Excerpt:

- - -

Along with conducting detailed load calculations of 40 Sacramento homes, we asked homeowners to complete a brief survey. They told us how big their previous equipment had been, what sizing options contractors had presented, and how satisfied they were with the new equipment.
Thirty homes in the study had had existing central cooling systems replaced. Half of these homeowners reported that the new cooling system was larger than the old one. We found no significant difference between the level of oversizing in these customers' homes and that in the ten other homes in the study.
Contractors presented homeowners with a choice of sizes in almost two-thirds of the homes in the sample (see Table 1). About one-third of homeowners selected the size of their unit based on options presented by contractors, while another third selected the one that a contractor specifically recommended. However, we found that the level of oversizing was almost the same, whether the homeowner or contractor picked the size. As shown in Table 1, the portion of units that were oversized was slightly lower in cases where homeowners were presented with different sizing options. Due to the relatively small sample used in the study, however, these differences are not statistically significant.
Interviews with contractors, as well as homeowner surveys, indicate that homeowners often play a key role in determining the size of HVAC equipment installed. The engineer of a large contracting company explained that even though his company performs Manual J calculations to verify salespeople's recommendations, customers are often presented with various sizing options. After performing the load calculation, we then give consideration to the customer's preferences to determine whether to recommend a larger size unit or a slightly smaller size unit. For instance, older customers often want warmer houses. Sometimes we get a customer that wants a grossly oversized unit, thinking that bigger is better. We always explain the benefits and costs to the customer. In almost all cases we are able to convince the customer to install the properly sized unit for their home.

- - -

Information supplied:
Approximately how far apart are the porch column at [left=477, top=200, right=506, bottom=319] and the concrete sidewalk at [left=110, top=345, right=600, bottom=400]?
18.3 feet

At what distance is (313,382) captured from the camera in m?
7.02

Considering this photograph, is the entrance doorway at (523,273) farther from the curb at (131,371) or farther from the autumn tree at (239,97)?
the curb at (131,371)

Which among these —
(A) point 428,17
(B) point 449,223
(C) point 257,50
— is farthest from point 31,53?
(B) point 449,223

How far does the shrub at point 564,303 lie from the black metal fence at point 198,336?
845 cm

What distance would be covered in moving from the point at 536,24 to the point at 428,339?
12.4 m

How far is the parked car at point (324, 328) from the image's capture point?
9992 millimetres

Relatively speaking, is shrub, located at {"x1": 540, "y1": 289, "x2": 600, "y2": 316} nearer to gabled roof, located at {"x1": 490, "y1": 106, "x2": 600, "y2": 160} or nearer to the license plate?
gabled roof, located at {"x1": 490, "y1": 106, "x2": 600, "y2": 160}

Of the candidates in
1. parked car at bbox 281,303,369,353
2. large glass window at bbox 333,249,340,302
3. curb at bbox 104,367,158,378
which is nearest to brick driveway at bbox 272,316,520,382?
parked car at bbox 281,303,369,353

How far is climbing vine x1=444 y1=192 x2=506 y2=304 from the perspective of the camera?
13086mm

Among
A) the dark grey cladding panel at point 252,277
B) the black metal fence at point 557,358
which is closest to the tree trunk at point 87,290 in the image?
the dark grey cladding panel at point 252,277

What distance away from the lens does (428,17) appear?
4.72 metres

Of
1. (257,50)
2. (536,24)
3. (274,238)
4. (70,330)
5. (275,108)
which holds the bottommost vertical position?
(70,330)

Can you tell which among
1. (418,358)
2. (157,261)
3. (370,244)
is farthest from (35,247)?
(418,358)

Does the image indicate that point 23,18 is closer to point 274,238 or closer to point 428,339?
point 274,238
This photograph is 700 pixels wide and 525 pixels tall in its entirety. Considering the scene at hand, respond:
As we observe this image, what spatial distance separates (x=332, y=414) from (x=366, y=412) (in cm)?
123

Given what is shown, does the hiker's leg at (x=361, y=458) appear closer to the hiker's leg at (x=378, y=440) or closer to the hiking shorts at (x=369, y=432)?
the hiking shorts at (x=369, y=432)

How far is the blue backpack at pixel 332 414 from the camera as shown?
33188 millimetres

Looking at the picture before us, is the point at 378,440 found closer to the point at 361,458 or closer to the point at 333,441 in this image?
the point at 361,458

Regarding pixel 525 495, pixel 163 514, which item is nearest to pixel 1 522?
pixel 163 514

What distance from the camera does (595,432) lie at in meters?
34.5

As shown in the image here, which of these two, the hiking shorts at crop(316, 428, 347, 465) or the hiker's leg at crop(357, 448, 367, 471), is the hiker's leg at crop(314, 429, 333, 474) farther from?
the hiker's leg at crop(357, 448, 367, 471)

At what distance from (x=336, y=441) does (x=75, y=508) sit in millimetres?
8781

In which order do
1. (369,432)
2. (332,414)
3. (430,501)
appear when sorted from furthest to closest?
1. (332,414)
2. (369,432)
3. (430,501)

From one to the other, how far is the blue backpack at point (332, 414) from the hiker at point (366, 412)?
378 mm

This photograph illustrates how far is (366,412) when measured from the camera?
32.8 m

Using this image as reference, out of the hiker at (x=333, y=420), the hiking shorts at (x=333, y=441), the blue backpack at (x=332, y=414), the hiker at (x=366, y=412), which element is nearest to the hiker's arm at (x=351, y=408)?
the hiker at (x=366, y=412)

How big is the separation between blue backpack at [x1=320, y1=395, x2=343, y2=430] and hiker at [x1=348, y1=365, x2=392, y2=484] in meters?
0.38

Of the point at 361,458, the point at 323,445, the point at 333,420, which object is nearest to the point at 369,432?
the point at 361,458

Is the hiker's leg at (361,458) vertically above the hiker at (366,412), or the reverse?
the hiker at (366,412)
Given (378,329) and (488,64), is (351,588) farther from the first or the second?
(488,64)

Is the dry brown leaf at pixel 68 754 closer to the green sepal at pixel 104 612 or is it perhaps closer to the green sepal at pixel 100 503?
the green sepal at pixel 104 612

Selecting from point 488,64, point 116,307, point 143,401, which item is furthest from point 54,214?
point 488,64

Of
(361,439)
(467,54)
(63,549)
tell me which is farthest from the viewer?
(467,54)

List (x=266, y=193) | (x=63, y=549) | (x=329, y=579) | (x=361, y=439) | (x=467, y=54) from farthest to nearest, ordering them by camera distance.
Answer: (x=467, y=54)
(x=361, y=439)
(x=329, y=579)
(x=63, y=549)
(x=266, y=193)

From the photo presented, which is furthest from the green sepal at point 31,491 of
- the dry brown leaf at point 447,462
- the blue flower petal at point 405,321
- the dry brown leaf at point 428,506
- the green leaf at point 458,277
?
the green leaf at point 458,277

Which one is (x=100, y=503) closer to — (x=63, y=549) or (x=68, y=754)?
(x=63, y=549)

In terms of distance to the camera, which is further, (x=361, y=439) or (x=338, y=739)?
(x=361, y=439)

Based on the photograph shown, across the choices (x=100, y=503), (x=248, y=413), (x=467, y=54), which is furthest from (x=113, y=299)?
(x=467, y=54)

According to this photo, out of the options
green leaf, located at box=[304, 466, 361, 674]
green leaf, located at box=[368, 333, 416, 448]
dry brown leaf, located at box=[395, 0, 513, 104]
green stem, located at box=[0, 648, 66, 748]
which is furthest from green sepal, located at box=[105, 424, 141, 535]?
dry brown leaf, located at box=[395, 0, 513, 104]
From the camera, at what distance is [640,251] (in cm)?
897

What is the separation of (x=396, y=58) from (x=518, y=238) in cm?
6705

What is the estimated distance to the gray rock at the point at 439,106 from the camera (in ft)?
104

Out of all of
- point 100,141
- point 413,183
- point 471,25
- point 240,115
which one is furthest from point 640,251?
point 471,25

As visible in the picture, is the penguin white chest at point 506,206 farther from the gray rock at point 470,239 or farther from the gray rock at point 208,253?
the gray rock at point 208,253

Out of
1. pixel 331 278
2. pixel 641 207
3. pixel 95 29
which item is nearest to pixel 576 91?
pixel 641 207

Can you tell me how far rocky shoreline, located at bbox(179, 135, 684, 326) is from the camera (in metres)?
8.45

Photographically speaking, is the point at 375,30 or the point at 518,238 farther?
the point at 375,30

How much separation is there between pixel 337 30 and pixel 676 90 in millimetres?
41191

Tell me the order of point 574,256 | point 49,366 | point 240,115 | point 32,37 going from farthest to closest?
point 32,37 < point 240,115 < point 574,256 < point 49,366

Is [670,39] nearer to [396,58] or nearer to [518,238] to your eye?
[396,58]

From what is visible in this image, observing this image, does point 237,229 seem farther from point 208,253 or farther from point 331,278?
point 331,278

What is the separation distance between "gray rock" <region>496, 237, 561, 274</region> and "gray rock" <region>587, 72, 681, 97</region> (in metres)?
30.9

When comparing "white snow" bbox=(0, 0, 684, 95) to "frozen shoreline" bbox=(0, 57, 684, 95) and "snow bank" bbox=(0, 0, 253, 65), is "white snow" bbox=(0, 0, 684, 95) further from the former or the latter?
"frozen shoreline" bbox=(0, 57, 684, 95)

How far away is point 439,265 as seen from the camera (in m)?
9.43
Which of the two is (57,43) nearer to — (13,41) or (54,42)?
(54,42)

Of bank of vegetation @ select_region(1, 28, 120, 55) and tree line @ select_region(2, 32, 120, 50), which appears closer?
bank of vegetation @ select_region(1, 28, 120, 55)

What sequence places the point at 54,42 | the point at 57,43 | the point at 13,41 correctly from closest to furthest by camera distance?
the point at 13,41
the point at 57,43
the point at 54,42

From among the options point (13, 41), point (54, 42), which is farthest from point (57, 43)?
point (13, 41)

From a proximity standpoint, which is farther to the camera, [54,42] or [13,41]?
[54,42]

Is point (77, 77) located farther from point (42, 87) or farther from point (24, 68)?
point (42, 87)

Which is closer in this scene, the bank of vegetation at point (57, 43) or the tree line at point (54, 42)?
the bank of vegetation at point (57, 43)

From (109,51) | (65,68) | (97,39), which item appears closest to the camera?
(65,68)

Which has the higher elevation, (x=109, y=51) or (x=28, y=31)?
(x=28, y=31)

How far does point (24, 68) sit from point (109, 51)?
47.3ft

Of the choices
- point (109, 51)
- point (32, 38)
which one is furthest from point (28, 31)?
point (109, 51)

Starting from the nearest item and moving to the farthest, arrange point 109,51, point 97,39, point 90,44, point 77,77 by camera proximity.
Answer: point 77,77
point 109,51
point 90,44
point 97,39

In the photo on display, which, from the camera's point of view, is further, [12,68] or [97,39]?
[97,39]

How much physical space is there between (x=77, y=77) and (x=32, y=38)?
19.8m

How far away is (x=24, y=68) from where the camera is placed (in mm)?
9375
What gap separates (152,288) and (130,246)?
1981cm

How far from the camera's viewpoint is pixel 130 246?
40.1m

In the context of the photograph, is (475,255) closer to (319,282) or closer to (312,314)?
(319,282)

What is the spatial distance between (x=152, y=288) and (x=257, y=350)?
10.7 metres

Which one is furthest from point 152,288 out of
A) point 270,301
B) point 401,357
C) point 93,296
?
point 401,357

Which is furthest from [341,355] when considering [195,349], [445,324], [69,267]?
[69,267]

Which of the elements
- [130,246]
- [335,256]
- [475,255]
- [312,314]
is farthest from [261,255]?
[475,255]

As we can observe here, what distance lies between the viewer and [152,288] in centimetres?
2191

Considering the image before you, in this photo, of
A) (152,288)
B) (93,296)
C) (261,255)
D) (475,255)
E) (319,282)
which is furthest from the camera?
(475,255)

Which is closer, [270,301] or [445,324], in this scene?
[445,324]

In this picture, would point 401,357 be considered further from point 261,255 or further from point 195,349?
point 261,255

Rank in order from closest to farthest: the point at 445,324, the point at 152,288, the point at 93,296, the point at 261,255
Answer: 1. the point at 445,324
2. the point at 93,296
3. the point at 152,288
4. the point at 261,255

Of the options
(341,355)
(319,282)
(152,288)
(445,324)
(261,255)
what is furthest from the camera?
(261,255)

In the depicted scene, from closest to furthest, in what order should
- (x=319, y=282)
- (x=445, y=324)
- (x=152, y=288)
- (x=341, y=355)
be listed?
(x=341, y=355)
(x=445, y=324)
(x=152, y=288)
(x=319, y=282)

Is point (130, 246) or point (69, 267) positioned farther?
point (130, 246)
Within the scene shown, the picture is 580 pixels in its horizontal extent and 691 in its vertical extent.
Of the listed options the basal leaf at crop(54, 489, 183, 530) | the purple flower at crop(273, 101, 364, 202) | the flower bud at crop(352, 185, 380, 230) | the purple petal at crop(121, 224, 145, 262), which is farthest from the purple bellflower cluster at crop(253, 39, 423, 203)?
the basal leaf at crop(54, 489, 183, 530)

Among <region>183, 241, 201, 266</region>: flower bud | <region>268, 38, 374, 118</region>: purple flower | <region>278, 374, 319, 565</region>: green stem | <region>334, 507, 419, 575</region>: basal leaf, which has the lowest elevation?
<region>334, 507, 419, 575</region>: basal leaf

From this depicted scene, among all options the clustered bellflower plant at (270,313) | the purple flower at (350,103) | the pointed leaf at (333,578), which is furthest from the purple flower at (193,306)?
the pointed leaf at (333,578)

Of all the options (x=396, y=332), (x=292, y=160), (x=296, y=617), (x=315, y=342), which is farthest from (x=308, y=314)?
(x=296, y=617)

- - -

Exercises:
- A) Put the sentence "For instance, older customers often want warmer houses." from the HVAC sizing excerpt into Spanish.
- B) Reproduce the stretch of the HVAC sizing excerpt from "Interviews with contractors, as" through "for their home.".
Rely only on the text itself for this work.

Solved problems:
- A) Por ejemplo, los clientes mayores suelen querer casas más cálidas.

- B)
Interviews with contractors, as well as homeowner surveys, indicate that homeowners often play a key role in determining the size of HVAC equipment installed. The engineer of a large contracting company explained that even though his company performs Manual J calculations to verify salespeople's recommendations, customers are often presented with various sizing options. After performing the load calculation, we then give consideration to the customer's preferences to determine whether to recommend a larger size unit or a slightly smaller size unit. For instance, older customers often want warmer houses. Sometimes we get a customer that wants a grossly oversized unit, thinking that bigger is better. We always explain the benefits and costs to the customer. In almost all cases we are able to convince the customer to install the properly sized unit for their home.